Monday, December 21, 2009

Obama’s ‘Cash for Cardigans’ to Cut Carbon Emissions

Posted By Scott Ott On December 15, 2009

(2009-12-15) — President Barack Obama has acknowledged that his new $23 billion weatherization subsidy program will merely slow the leakage of heat from homes.

So today the president introduced what the White House calls “phase II” of an overall program to completely eliminate carbon emissions from residential buildings.


The $37 billion “cash for cardigans” program will help homeowners to pay for sweaters, cardigans, housecoats, even Snuggies (the blanket with sleeves, As Seen on TV), so that they can dial back the thermostat to a setting that would require combustion of fossil fuels “only during the most frigid episodes of global cooling.”

According to experts at the Climate Research Unit (CRU) at the University of East Anglia, widespread “bundling up” in the U.S. and U.K. will “unquestionably save island nations from seawater inundation, African nations from utter dessication and polar bears from spontaneous combustion.”

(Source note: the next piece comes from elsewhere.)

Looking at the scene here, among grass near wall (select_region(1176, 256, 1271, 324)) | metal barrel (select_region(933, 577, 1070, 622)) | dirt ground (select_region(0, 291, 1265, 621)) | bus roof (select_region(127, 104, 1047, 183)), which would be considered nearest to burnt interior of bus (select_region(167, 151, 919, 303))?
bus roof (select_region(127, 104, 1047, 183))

“The data, which we recently misplaced, is irrefutable,” said CRU director Phil Jones, currently on involuntary sabbatical. “By combining carbon-credit trading with weather stripping, vegetarianism, cardigan-wearing, alternate-day respiration, and other simple lifestyle changes, we can stave off the destruction of billions of acres of wildlife habitat, and perhaps save humanity as well.”

Under the Obama “cash for cardigans” program, citizens would receive a one dollar credit toward woolen wear for each degree they reduce their thermostat. The White House said this means a senior citizen, living on a fixed income, could receive a $45 cardigan at no charge, simply by turning the thermostat back to 27 degrees Fahrenheit.